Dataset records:
....

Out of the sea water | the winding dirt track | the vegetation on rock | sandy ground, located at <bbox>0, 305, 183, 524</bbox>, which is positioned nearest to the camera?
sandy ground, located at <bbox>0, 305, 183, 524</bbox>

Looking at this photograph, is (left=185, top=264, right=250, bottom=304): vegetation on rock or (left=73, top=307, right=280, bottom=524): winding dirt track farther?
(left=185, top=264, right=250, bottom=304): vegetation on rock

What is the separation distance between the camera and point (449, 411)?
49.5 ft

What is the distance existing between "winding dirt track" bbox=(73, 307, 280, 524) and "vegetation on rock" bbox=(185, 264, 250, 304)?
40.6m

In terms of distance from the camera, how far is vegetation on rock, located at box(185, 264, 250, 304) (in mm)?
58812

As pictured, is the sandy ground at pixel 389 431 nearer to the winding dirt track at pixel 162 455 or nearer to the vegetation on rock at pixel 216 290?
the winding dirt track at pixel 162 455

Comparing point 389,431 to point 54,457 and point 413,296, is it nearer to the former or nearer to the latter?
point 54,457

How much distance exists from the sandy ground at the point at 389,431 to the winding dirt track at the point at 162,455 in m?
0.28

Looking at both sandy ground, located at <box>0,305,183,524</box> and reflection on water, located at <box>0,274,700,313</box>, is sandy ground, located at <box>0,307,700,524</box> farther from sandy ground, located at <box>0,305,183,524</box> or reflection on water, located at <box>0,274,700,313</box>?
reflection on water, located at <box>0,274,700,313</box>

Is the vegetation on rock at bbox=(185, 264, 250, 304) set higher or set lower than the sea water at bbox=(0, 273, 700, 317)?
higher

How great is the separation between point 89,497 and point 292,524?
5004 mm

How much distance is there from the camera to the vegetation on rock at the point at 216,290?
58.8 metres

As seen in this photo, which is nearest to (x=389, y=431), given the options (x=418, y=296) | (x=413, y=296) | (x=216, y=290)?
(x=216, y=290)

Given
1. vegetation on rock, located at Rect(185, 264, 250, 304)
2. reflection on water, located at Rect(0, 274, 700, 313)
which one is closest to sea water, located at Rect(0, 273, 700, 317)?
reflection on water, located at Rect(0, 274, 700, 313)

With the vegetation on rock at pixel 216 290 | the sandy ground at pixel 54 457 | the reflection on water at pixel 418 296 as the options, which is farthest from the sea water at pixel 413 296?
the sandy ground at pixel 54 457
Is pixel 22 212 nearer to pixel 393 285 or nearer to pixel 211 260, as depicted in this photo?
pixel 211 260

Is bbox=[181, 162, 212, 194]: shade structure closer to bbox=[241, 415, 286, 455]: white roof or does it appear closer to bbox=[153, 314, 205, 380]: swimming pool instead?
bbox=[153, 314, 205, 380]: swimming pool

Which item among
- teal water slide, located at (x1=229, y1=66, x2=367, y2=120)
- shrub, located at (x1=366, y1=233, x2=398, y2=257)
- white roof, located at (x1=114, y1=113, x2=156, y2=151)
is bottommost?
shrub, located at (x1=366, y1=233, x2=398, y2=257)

....

WHAT IS NEEDED:
Rewrite every line of the records above as a numbered list, skipping the blank lines.

FINAL RESULT:
1. Out of the sea water | the winding dirt track | the vegetation on rock | sandy ground, located at <bbox>0, 305, 183, 524</bbox>, which is positioned nearest to the camera?
2. sandy ground, located at <bbox>0, 305, 183, 524</bbox>
3. Looking at this photograph, is (left=185, top=264, right=250, bottom=304): vegetation on rock or (left=73, top=307, right=280, bottom=524): winding dirt track farther?
4. (left=185, top=264, right=250, bottom=304): vegetation on rock
5. What is the separation distance between the camera and point (449, 411)?
6. 49.5 ft
7. What is the distance existing between "winding dirt track" bbox=(73, 307, 280, 524) and "vegetation on rock" bbox=(185, 264, 250, 304)?
8. 40.6m
9. In terms of distance from the camera, how far is vegetation on rock, located at box(185, 264, 250, 304) (in mm)?
10. 58812
11. As pictured, is the sandy ground at pixel 389 431 nearer to the winding dirt track at pixel 162 455 or nearer to the vegetation on rock at pixel 216 290?
12. the winding dirt track at pixel 162 455
13. Comparing point 389,431 to point 54,457 and point 413,296, is it nearer to the former or nearer to the latter?
14. point 54,457
15. How much distance exists from the sandy ground at the point at 389,431 to the winding dirt track at the point at 162,455 in m?
16. 0.28
17. Looking at both sandy ground, located at <box>0,305,183,524</box> and reflection on water, located at <box>0,274,700,313</box>, is sandy ground, located at <box>0,307,700,524</box> farther from sandy ground, located at <box>0,305,183,524</box> or reflection on water, located at <box>0,274,700,313</box>?
18. reflection on water, located at <box>0,274,700,313</box>
19. Is the vegetation on rock at bbox=(185, 264, 250, 304) set higher or set lower than the sea water at bbox=(0, 273, 700, 317)?
20. higher
21. How great is the separation between point 89,497 and point 292,524?
22. 5004 mm
23. How much distance is there from the camera to the vegetation on rock at the point at 216,290?
24. 58.8 metres
25. As seen in this photo, which is nearest to (x=389, y=431), given the options (x=418, y=296) | (x=413, y=296) | (x=216, y=290)?
26. (x=216, y=290)
27. Given
28. 1. vegetation on rock, located at Rect(185, 264, 250, 304)
29. 2. reflection on water, located at Rect(0, 274, 700, 313)
30. which one is closest to sea water, located at Rect(0, 273, 700, 317)?
31. reflection on water, located at Rect(0, 274, 700, 313)
32. With the vegetation on rock at pixel 216 290 | the sandy ground at pixel 54 457 | the reflection on water at pixel 418 296 as the options, which is farthest from the sea water at pixel 413 296?
33. the sandy ground at pixel 54 457
34. Is pixel 22 212 nearer to pixel 393 285 or nearer to pixel 211 260, as depicted in this photo?
35. pixel 211 260
36. Is bbox=[181, 162, 212, 194]: shade structure closer to bbox=[241, 415, 286, 455]: white roof or does it appear closer to bbox=[153, 314, 205, 380]: swimming pool instead?
37. bbox=[153, 314, 205, 380]: swimming pool
38. Which item among
39. - teal water slide, located at (x1=229, y1=66, x2=367, y2=120)
40. - shrub, located at (x1=366, y1=233, x2=398, y2=257)
41. - white roof, located at (x1=114, y1=113, x2=156, y2=151)
42. is bottommost?
43. shrub, located at (x1=366, y1=233, x2=398, y2=257)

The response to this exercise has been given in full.